Zave Campbell, as a good Scotsman, had sought out a kinsman, John McGregor, who he found had brought with him into the Alamo a set of fine bagpipes. So later in the afternoon Campbell, Fuqua and McGregor gathered in the northwest corner of the big field, and there McGregor marched back and forth as if he were in some royal castle on the Firth of Tay, piping the stirring reels and strathspeys of his youth.
Then, without announcement, he switched to a most enchanting tune, not military at all, and when Campbell said: ‘I don’t know that one,’ the piper explained: ‘We call it “The Flooers of Embry,” which means “The Flowers of Edinburgh.” A grand tune.’ He played this sad, sweet music for some time, then once more without warning he altered his music; with head tilted back as if he were looking for omens in the sky, he offered the near-empty field one of the grand compositions of Scotland, and now Campbell knew well what it was, the great ‘McCrimmon’s Lament,’ that historic threnody for brave men dead in battle, and as he marched back and forth, men in various parts of the Alamo seemed to sense that he was playing some notable piece of music for them, and they began to appear from odd corners.
But this haunting moment lasted only briefly, for Davy Crockett bellowed from the palisade: ‘Damn that stuff! Fetch me my fiddle!’ And when this was done he took it and ran the length of the field to meet with McGregor, and for about an hour as day waned the two men gave a wild and raucous concert of wailing pipes and screeching fiddle, and for a rowdy while the hundred a
nd eighty-three men in the Alamo forgot their predicament.

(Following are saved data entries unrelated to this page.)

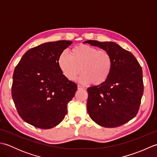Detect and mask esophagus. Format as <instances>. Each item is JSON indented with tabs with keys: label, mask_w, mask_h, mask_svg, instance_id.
<instances>
[{
	"label": "esophagus",
	"mask_w": 157,
	"mask_h": 157,
	"mask_svg": "<svg viewBox=\"0 0 157 157\" xmlns=\"http://www.w3.org/2000/svg\"><path fill=\"white\" fill-rule=\"evenodd\" d=\"M78 90H83V89H84V86H82L78 85Z\"/></svg>",
	"instance_id": "34e87169"
}]
</instances>
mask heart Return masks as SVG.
I'll return each instance as SVG.
<instances>
[{"instance_id":"heart-1","label":"heart","mask_w":157,"mask_h":157,"mask_svg":"<svg viewBox=\"0 0 157 157\" xmlns=\"http://www.w3.org/2000/svg\"><path fill=\"white\" fill-rule=\"evenodd\" d=\"M58 66L63 75L69 81L78 78L82 84L92 82L94 85L103 84L110 75L113 67V60L110 53L105 50H99L87 44H79L70 51L59 56Z\"/></svg>"}]
</instances>
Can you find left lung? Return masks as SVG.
I'll list each match as a JSON object with an SVG mask.
<instances>
[{
    "instance_id": "obj_1",
    "label": "left lung",
    "mask_w": 157,
    "mask_h": 157,
    "mask_svg": "<svg viewBox=\"0 0 157 157\" xmlns=\"http://www.w3.org/2000/svg\"><path fill=\"white\" fill-rule=\"evenodd\" d=\"M83 43L108 51L111 72L103 84L88 88L87 111L90 118L105 128H116L137 115L144 92L142 69L134 55L113 42Z\"/></svg>"
}]
</instances>
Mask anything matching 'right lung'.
<instances>
[{
	"instance_id": "1",
	"label": "right lung",
	"mask_w": 157,
	"mask_h": 157,
	"mask_svg": "<svg viewBox=\"0 0 157 157\" xmlns=\"http://www.w3.org/2000/svg\"><path fill=\"white\" fill-rule=\"evenodd\" d=\"M72 41L49 42L28 50L13 75L12 98L23 121L40 129L59 125L78 90L60 70L57 60Z\"/></svg>"
}]
</instances>
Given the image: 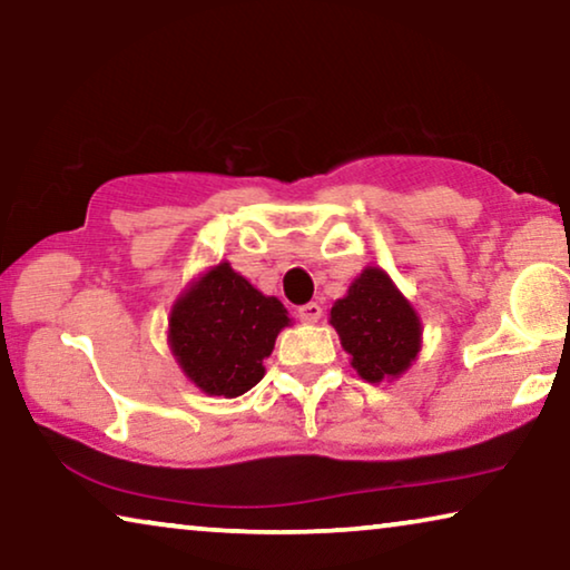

Ominously, on Saturday, 5 March, the daily bombardment by the Mexicans—thirteen days of barrage without killing one Texican—ceased, and Marr predicted to those about him: ‘Santa Anna’s redeploying his troops. Tomorrow he’ll come at us.’
Colonel Travis, reaching the same conclusion, experienced an overpowering sense of doom, and as he realistically surveyed the situation of his troops and the few women and children who had remained with them in the Alamo, he realized that to hope for any further miracles was futile. His aides reported: ‘Santa Anna’s army increases daily. He’s moving up his big guns. The final attack cannot be delayed much longer.’
Everything Travis saw confirmed this gloom. No matter how he disposed his men along the walls, there were empty spaces which the enemy would be sure to spot. And his ammunition was limited. Unlimited was the willingness of his men to fight, but as their leader, he felt obligated to give each man one last chance to escape the certain death which faced them all. That afternoon he assembled his force near the plaza leading to the chapel, and there, with the women and children listening and even Jim Bowie on his cot, which had been hauled into the open, he told them the facts: ‘The red flag still flies, and Santa Anna means it. No prisoners. His army is fifteen times ours, and he has more cannon, too. I suspect the attack will come tomorrow—that’s Sunday, isn’t it? I want to offer every man here one last chance to retire if he should wish to.’
What happened next would be forever debated; some, basing their accounts on those of certain women who escaped the carnage, say that Travis drew a line in the sand with the tip of his sword and indicated that those wishing to take their chances fighting beside him step over it; others laugh at the suggestion of such flamboyance but grant that he may have indicated some kind of line as he scuffed his left foot across the plaza. At any rate, he certainly warned his men that death was imminent and gave them a choice of either staying and fighting a hopeless battle with him or kiting over the wall to such escape as each man could maneuver for himself.